start

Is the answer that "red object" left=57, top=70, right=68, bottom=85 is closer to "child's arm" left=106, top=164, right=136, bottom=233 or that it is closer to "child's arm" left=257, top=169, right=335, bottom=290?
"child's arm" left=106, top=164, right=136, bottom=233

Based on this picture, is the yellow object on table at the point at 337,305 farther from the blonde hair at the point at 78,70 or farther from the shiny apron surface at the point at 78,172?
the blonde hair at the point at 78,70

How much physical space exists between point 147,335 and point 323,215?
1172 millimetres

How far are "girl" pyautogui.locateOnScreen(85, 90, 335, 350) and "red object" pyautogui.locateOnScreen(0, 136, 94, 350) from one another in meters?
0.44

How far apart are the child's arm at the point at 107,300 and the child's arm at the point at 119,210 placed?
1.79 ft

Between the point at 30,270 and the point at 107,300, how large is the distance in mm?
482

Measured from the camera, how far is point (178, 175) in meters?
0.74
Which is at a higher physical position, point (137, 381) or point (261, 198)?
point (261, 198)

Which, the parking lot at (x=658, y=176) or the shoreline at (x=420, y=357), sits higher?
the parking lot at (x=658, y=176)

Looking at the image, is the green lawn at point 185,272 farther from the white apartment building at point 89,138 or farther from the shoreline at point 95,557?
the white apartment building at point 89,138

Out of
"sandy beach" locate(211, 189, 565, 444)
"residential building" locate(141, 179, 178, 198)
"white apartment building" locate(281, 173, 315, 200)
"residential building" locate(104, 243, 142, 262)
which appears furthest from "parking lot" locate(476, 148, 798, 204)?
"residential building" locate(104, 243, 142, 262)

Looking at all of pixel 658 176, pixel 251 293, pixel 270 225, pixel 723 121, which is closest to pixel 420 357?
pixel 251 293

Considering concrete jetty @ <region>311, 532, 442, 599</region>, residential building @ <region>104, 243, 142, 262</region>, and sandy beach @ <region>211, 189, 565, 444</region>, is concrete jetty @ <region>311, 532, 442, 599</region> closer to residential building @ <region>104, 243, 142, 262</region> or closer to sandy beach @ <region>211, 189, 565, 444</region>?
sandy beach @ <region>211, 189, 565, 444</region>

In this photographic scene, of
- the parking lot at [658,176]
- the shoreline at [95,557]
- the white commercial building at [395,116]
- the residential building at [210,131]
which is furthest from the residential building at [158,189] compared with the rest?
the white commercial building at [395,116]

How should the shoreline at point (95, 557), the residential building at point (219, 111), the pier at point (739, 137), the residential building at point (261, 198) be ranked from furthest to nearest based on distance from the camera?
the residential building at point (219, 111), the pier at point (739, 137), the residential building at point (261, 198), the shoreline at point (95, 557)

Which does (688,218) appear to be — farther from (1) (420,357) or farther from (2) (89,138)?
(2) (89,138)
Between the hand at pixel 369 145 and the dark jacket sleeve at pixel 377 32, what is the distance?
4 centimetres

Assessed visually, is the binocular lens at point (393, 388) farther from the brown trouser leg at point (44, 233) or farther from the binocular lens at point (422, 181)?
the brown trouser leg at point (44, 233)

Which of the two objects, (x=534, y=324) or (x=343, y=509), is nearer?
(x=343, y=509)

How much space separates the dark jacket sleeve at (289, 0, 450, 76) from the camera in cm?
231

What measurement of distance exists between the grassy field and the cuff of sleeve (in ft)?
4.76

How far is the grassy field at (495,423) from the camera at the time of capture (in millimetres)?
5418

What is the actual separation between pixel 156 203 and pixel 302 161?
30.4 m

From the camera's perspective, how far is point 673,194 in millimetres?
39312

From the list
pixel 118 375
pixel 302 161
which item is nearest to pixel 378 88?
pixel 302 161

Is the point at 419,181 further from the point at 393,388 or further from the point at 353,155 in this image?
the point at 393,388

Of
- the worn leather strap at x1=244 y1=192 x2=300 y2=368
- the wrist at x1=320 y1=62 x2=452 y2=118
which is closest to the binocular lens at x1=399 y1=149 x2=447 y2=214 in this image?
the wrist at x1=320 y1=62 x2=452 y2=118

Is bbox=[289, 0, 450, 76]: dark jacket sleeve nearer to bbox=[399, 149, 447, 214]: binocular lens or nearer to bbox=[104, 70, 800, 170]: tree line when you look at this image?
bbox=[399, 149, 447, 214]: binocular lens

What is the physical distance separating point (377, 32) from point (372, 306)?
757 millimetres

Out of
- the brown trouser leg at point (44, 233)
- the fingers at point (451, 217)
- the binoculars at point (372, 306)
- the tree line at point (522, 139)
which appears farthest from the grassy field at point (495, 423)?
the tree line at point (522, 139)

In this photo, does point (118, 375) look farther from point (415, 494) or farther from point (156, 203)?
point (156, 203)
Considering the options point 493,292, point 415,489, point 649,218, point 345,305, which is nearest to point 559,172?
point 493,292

end

[TASK BRIEF] Repeat exactly the lines above, starting with the line that contains "Which does (688,218)" and ending with the last line, both included, and nothing else.

[ANSWER TO THE TASK]
Which does (688,218) appear to be — farther from (1) (420,357) or farther from (2) (89,138)?
(2) (89,138)
Between the hand at pixel 369 145 and the dark jacket sleeve at pixel 377 32, what is the distance?
4 centimetres

Assessed visually, is the binocular lens at point (393, 388) farther from the brown trouser leg at point (44, 233) or farther from the binocular lens at point (422, 181)?
the brown trouser leg at point (44, 233)

Which of the two objects, (x=534, y=324) or (x=343, y=509), is nearer?
(x=343, y=509)

How much space separates the dark jacket sleeve at (289, 0, 450, 76) from the camera in cm?
231

What measurement of distance exists between the grassy field and the cuff of sleeve (in ft)?
4.76

How far is the grassy field at (495,423) from the camera at the time of capture (in millimetres)?
5418

What is the actual separation between pixel 156 203 and pixel 302 161?
30.4 m

From the camera's perspective, how far is point 673,194 in millimetres?
39312

From the list
pixel 118 375
pixel 302 161
which item is nearest to pixel 378 88?
pixel 302 161

Is the point at 419,181 further from the point at 393,388 or further from the point at 353,155 in this image?
the point at 393,388

Of
- the worn leather strap at x1=244 y1=192 x2=300 y2=368
- the wrist at x1=320 y1=62 x2=452 y2=118
which is closest to the binocular lens at x1=399 y1=149 x2=447 y2=214 in this image?
the wrist at x1=320 y1=62 x2=452 y2=118

Is bbox=[289, 0, 450, 76]: dark jacket sleeve nearer to bbox=[399, 149, 447, 214]: binocular lens or nearer to bbox=[104, 70, 800, 170]: tree line when you look at this image?
bbox=[399, 149, 447, 214]: binocular lens

What is the physical distance separating point (377, 32) from point (372, 306)?
757 millimetres

Out of
- the brown trouser leg at point (44, 233)
- the fingers at point (451, 217)
- the binoculars at point (372, 306)
- the tree line at point (522, 139)
which appears farthest from the grassy field at point (495, 423)?
the tree line at point (522, 139)

In this photo, does point (118, 375) look farther from point (415, 494) or farther from point (156, 203)?
point (156, 203)
Considering the options point 493,292, point 415,489, point 649,218, point 345,305, which is nearest to point 559,172?
point 493,292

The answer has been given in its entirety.